We are in the process of implementing the PIE architecture using Legion as infrastructure and data from the Networked Computer Science Technical Reference Library (http://www.ncstrl.org/). The current implementation supports interactive creation of Personal Collections using simple and composite Resource Descriptions. The VIRP implementation speaks NCSTRL's native access protocol, Dienst, and does significant caching of data in order to speed search. Both VIRPs and PeCs are Legion objects -- thus they are persistent, relocatable, and can support sharing and controlled access.

Collection Selection

The process of choosing which information resources should be consulted when a query has been posed has been called text database discovery [14], collection selection [5], and database selection [9]. In the PIE, selection happens at two levels. When users create a personal collection, they explicitly include and exclude information collections as they manipulate resource descriptions, so at this level they are performing selection. This process may still yield a large number of remaining resources -- so many that simple broadcast of queries to all resources in the remaining collection might be ill-advised from a network utilization standpoint. The problem at this level then becomes determining which of the remaining resources should be consulted and in what order. This second level is the one that has received attention in the literature, with the assumption that the resource/collection/database with the most "good" or "relevant" material should be consulted first.
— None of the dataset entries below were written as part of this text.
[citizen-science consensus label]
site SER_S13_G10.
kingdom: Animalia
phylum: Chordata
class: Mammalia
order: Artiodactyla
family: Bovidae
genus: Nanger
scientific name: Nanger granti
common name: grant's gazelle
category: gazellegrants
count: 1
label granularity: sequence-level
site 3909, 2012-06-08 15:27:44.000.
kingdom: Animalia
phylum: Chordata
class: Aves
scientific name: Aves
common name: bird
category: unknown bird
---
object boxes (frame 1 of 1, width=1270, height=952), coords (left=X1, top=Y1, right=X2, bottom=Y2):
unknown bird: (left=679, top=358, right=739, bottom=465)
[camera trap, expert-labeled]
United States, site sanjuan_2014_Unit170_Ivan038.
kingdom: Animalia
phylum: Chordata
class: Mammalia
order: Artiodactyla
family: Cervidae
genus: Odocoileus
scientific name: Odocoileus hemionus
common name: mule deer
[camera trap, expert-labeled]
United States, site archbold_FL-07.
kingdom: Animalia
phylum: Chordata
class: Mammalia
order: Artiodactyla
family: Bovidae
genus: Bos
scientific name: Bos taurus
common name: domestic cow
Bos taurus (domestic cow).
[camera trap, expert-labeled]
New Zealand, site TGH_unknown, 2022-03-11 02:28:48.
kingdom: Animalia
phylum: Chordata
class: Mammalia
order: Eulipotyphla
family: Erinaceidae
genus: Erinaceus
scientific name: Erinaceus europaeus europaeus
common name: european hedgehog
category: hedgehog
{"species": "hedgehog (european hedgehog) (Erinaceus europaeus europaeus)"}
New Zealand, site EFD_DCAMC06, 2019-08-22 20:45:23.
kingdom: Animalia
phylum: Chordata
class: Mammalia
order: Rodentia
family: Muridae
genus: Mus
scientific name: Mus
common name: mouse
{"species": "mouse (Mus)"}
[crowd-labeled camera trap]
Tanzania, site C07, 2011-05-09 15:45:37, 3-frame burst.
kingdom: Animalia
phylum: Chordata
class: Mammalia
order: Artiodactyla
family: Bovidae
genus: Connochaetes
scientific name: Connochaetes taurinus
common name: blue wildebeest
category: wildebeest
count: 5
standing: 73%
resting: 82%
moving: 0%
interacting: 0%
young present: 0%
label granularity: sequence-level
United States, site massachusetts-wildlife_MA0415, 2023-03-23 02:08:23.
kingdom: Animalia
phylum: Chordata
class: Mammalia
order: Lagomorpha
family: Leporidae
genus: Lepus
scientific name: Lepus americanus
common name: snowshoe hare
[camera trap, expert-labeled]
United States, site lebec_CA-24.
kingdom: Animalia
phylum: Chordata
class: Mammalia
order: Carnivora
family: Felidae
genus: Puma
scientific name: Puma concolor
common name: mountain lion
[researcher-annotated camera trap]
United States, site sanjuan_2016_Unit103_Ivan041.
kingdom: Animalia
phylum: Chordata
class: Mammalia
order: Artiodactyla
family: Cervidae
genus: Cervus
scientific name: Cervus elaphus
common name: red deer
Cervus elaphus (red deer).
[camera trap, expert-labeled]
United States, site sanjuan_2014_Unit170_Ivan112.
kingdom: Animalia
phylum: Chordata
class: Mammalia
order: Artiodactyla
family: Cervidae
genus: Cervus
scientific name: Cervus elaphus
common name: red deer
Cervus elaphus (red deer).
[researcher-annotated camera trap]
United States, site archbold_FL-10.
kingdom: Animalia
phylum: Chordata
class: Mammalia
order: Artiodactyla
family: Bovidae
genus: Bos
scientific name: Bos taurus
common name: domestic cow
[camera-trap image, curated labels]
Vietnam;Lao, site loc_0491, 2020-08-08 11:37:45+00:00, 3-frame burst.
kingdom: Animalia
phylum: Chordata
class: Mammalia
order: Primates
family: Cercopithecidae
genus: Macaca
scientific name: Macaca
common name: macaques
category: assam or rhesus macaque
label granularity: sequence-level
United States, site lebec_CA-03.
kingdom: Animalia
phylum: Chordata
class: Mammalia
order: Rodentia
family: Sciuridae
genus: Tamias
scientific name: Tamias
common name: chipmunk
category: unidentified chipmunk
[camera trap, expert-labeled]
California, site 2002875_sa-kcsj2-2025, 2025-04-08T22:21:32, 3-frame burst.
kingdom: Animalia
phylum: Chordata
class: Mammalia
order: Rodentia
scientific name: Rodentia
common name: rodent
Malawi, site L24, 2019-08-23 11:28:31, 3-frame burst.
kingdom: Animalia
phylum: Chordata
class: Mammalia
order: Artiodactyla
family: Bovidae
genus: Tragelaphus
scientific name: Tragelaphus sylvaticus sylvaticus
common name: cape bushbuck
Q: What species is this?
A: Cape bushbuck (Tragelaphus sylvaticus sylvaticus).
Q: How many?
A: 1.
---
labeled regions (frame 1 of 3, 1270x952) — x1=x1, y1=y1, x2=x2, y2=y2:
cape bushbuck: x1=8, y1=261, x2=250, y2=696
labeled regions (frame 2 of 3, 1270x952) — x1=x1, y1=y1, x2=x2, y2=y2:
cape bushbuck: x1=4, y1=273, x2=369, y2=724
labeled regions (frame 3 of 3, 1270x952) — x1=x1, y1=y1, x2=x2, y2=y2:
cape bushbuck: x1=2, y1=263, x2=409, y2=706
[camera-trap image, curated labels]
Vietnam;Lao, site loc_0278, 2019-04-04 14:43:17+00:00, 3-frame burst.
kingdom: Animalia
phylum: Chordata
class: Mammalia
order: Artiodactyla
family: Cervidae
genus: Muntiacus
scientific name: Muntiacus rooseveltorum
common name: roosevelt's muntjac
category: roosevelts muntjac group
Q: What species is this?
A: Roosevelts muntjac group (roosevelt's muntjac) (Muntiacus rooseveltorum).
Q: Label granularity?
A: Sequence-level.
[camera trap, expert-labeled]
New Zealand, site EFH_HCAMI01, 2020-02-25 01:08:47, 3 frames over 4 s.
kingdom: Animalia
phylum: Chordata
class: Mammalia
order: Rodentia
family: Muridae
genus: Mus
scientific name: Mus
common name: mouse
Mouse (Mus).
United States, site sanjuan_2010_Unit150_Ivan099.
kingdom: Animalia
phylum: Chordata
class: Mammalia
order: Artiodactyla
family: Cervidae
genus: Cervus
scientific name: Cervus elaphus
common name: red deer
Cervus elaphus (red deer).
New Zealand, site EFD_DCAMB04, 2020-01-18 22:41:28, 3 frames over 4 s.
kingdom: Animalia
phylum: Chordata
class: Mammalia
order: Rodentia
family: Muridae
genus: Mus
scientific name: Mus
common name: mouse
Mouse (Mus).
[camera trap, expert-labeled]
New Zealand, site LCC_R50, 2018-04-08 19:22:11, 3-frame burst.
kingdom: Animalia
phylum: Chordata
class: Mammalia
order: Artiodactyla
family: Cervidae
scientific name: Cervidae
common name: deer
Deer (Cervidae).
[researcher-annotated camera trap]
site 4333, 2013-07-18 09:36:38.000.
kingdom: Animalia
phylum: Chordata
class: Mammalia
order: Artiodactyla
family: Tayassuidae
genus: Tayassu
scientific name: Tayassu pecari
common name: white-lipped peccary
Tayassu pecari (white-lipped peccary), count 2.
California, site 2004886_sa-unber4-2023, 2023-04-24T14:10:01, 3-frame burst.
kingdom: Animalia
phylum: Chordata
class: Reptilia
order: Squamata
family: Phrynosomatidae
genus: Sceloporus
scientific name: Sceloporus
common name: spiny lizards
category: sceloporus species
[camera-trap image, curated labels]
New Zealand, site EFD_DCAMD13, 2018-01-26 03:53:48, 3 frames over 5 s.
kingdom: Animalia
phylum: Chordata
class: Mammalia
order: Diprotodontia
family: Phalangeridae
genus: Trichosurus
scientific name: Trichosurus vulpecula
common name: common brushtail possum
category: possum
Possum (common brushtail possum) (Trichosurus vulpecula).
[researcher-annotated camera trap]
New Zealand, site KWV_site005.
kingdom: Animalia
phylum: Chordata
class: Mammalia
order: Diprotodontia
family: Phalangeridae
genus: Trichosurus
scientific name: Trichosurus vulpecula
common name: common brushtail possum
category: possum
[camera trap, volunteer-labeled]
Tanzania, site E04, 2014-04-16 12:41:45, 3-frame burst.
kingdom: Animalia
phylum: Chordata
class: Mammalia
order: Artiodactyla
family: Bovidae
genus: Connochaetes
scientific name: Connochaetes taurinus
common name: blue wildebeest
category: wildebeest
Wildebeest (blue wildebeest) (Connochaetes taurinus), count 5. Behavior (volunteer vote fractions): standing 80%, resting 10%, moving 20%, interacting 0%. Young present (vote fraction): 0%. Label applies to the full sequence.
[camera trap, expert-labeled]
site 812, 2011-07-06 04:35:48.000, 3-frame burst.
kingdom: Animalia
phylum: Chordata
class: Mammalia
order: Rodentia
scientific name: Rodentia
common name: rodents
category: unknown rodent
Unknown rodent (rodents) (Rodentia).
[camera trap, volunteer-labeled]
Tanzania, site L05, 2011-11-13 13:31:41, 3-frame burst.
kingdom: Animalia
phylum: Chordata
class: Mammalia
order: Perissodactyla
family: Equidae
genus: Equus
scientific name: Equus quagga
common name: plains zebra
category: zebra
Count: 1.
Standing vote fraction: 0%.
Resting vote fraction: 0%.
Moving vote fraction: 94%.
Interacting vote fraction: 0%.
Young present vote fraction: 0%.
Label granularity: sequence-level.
Our work on the selection problem has concentrated thus far on the second level, where the assumption is that some potentially large set of resources has been identified as likely to contain relevant information. One of the problems with early efforts on the selection problem was the lack of agreement on evaluation metrics and test environments, making direct comparison of techniques essentially impossible. We have spent a good deal of effort developing common testbeds within which various selection algorithms might be compared fairly and unambiguously [9]. One point of disagreement in the literature is on what the appropriate "best" or "ideal" method would yield. Regardless of the "ideal" method, our follow-on work indicates that there is still significant improvement possible and desirable [7].

We have also been considering domain specific methods to further prune the search space once a personal collection has been developed [8]. For example, many of the searches on the NCSTRL collection are author restricted. Thus if an NCSTRL site exports its author list in a Resource Description, a PeC holding that RD could easily determine whether sending an author-restricted query to that site would be fruitful by simply checking the author list in the RD. This capability has been implemented in the prototype NCSTRL PIE.

Related Work

The PIE is both a vision of user-centric, customizable access to distributed information and a framework for research. In this section, we take a narrower view and focus on work most related to our current research agenda, recognizing that there are large bodies of work (in, e.g., human/computer interaction, information organization) that are highly related to the larger vision of the PIE, but which are not immediately related to our current research agenda.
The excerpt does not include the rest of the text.